Selon vous, les entreprises sont-elles prêtes à évoluer en ce sens ?

Comme je l’ai dit précédemment, fin 2018 a été riche et mouvementée sur ces sujets, avec une grosse prise de conscience de la société civile. Le mouvement prend de l’ampleur, c’est incroyable, troublant. J’en parle depuis 15 ans et d’un seul coup, j’ai l’impression que tout le monde se réveille. Ce qui est plutôt cool et va nécessairement « forcer » les entreprises à s’y intéresser.

La réglementation pousse également les entreprises dans cette direction avec le devoir de vigilance, la loi Sapin, la DPEF qui oblige les grandes entreprises à déclarer leurs impacts en fonction de leurs enjeux. La cerise sur le gâteau, c’est la loi Pacte avec son article 61 qui reconnaît les entreprises à mission. Le droit stipule désormais que l’entreprise doit prendre sa part de responsabilité dans le développement collectif. Il y a une vraie accélération dans la prise de conscience, c’est évident !

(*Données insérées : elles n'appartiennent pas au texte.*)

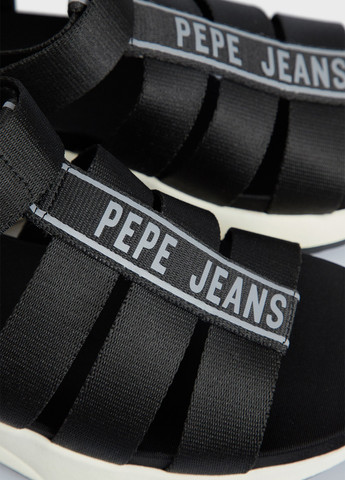 Черные вьетнамки Pepe Jeans на липучке с логотипом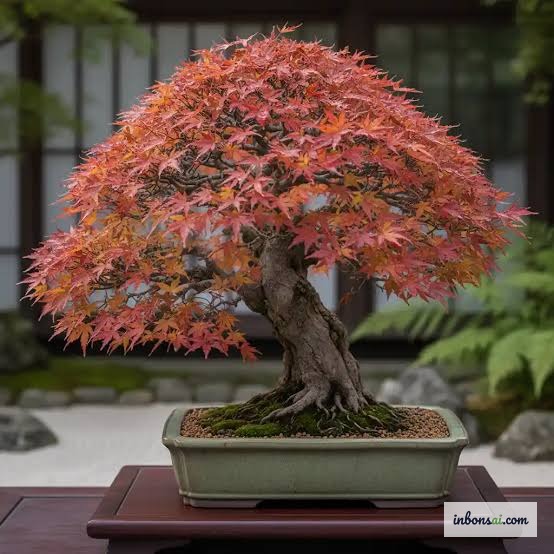 Gießen mit Brausekanne, um die Substratfeuchte des Fächerahorn-Bonsai gleichmäßig zu halten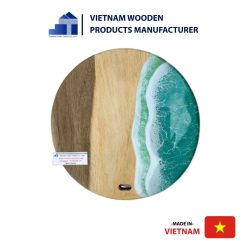 Artisan epoxy round cutting boards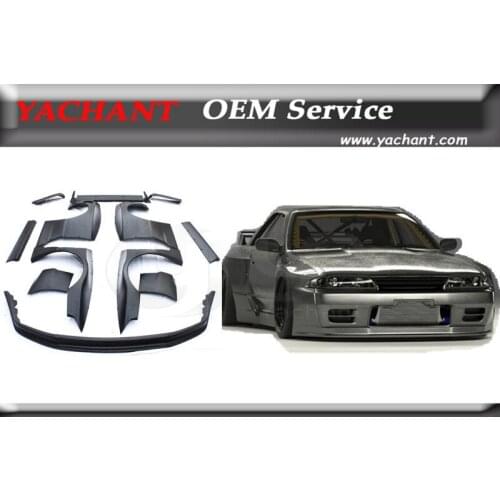 FRP Fiber Glass Kit Fit For 1989-1994 Skyline R32 GTR PD RB Style Style Wide Body Kit Front Lip Fender Flares Spoiler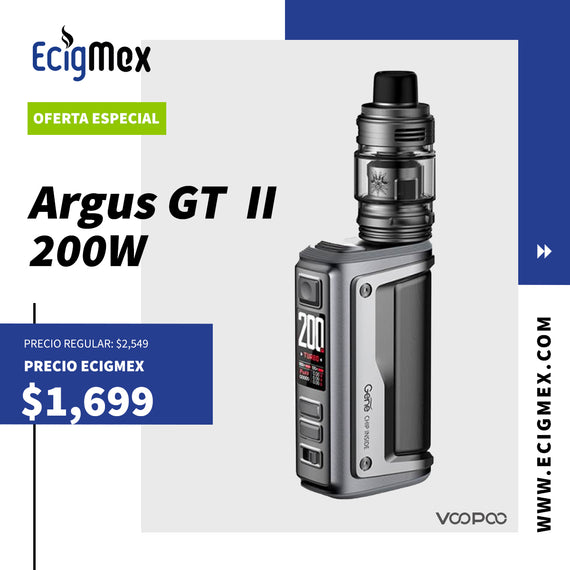 BOX MOD Kit Voopoo Argus GT II 200W de Potencia IP68 Tri-Proof Requiere 2 baterías 18650 con MAAT Tank o UForce-L Tank Potencia Volcánica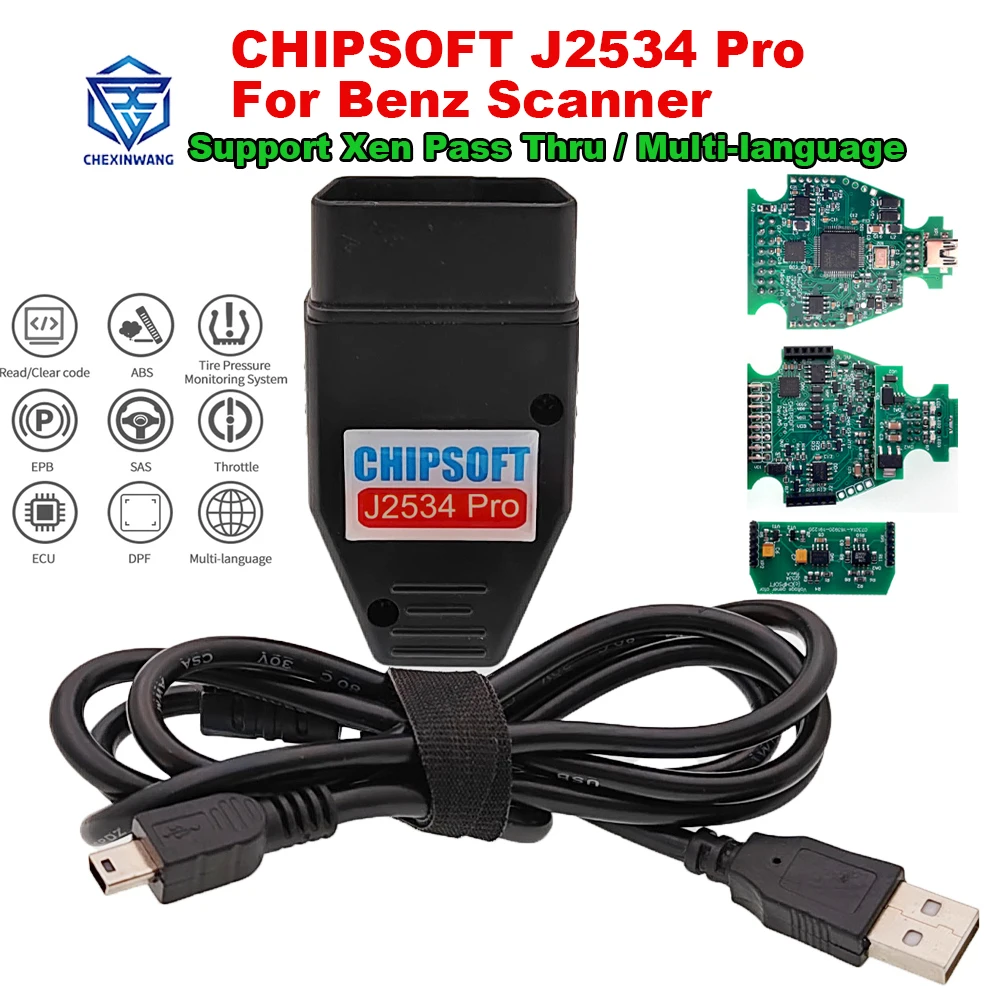 Chipsoft J2534 Pro Per Mercedes Benz J2534 Passthru Scanner Simulator Mode Cavo Diagnostico Vci Obd 2 Obd2 Strumento Diagnostico Per Auto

Mais attention, il faut être vigilant, c’est une période d’effervescence sur les sujets climat, entreprises à mission, révolution de l’impact positif et je crains un phénomène de sur-communication, ou d’un « mission-washing », comme ça arrive à chaque fois. Il faut être transparent et en phase avec ce que l’on fait vraiment, sinon c’est contre-productif.